## O QUE FAZER
A: Devolva, do texto sobre Barjona de Freitas, tudo desde "Barjona de Freitas tem" até "do google maps.".
B: De acordo com o texto sobre Barjona de Freitas, de que cidade era ele natural?
C: Com base no texto sobre Barjona de Freitas, explique em uma a três frases por que a falta de popularidade e de notoriedade dele é considerada compreensível.

Barjona de Freitas tem avenidas em Lisboa e Vieira do Minho, e ruas em Barcelos, Cabeceiras de Basto e Penacova. Em Cabeceiras de Basto tem também um largo, e uma travessa em Penacova, mas em Coimbra, de onde era natural, não tem nada - pelo menos é o que se retira do google maps.
Em Lisboa, aliás, a avenida é uma ruazeca ali para os lados de Benfica, que vai dar à rua Conde de Almoster, este uma personagem ao que parece ilustre sobretudo por se ter dado ao trabalho de nascer.
Barjona de Freitas foi o pai da abolição da pena de morte e a sua ausência de popularidade e notoriedade compreende-se: ainda hoje não é certo que a maioria da população, se consultada, não fosse a favor da restauração daquela pena, sobretudo se ao cabo de uma campanha em que a imprensa, e a televisão, bombardeassem todos os dias a opinião pública com os pormenores escabrosos de quanto assassinato ominoso se comete, em Portugal como em toda a parte.
E daí talvez não. Que os crimes da moda não são bem os mesmos do séc. XIX. Dantes, os crimes eram contra a propriedade e contra a integridade física das pessoas, mas agora são mais a corrupção, a evasão fiscal, o racismo e a violência doméstica.
Para estes é que se reclamam os furores do Código Penal, para estes é que existem polícias especializadas: a Autoridade Tributária tem poderes inquisitoriais, que incluem a inversão do ónus da prova e a impossibilidade prática de quem não tenha meios de se poder defender em tribunal; a corrupção pode dar origem a penas demenciais, como os famosos 17 anos do sucateiro Godinho; gente paga com dinheiro do contribuinte atroa os ares com acusações generalizadas de racismo, e em lado nenhum figura o direito a ter, e manifestar, ideias racistas, embora se possa, com inteira liberdade, defender ideias comunistas, ou que a terra é plana, ou que a ida dos americanos à Lua foi uma invenção da CIA; e o cidadão a quem roubaram o automóvel ou estroncaram a cabeça vai para o tombo geral dos queixosos, mas se a cabeça em questão tiver sido objecto dos cuidados do cônjuge tem direito a uma secção especial da PSP.
Mundo admirável este, em que as cadeias continuam cheias mas crescentemente de gente que infringiu a modernidade.

## DADOS A SEGUIR
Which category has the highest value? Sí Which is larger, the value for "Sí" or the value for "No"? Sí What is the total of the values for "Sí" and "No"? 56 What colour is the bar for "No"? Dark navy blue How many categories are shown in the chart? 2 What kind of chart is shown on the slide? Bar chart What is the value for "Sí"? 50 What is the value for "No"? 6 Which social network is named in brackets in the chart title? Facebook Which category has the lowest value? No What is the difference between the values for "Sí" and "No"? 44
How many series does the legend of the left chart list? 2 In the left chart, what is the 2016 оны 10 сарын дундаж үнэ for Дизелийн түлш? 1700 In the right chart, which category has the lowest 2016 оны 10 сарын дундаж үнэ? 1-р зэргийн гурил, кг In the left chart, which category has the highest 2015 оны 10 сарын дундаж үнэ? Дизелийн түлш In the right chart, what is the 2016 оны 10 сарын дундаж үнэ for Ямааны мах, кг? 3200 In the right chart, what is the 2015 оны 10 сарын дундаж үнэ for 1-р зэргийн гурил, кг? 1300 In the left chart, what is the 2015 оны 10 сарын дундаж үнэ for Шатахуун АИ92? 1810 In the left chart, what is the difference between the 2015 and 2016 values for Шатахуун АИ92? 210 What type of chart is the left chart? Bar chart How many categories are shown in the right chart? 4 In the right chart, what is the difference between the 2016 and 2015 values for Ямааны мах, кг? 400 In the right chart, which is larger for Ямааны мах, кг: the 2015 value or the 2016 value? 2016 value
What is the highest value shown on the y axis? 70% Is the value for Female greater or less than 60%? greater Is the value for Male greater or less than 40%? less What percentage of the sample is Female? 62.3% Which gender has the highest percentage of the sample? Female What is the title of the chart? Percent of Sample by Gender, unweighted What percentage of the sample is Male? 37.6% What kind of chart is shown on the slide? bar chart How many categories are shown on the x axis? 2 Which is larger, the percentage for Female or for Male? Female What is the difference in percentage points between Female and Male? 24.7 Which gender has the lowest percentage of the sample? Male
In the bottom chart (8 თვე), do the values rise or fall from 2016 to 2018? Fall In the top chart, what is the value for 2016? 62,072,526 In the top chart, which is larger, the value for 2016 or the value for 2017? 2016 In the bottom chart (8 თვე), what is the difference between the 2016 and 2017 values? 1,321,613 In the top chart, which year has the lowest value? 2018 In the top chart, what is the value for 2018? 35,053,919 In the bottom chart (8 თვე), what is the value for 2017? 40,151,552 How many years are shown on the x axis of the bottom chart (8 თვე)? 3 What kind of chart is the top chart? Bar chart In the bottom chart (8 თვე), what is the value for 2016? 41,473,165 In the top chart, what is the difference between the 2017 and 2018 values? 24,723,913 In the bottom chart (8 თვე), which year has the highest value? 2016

## RESPOSTAS POR ORDEM
A:
Barjona de Freitas tem avenidas em Lisboa e Vieira do Minho, e ruas em Barcelos, Cabeceiras de Basto e Penacova. Em Cabeceiras de Basto tem também um largo, e uma travessa em Penacova, mas em Coimbra, de onde era natural, não tem nada - pelo menos é o que se retira do google maps.

B: De Coimbra.

C: Barjona de Freitas foi o pai da abolição da pena de morte, e ainda hoje não é certo que a maioria da população, se consultada, não fosse a favor da restauração dessa pena. Isso seria sobretudo provável depois de uma campanha em que a imprensa e a televisão bombardeassem todos os dias a opinião pública com os pormenores escabrosos dos assassinatos cometidos.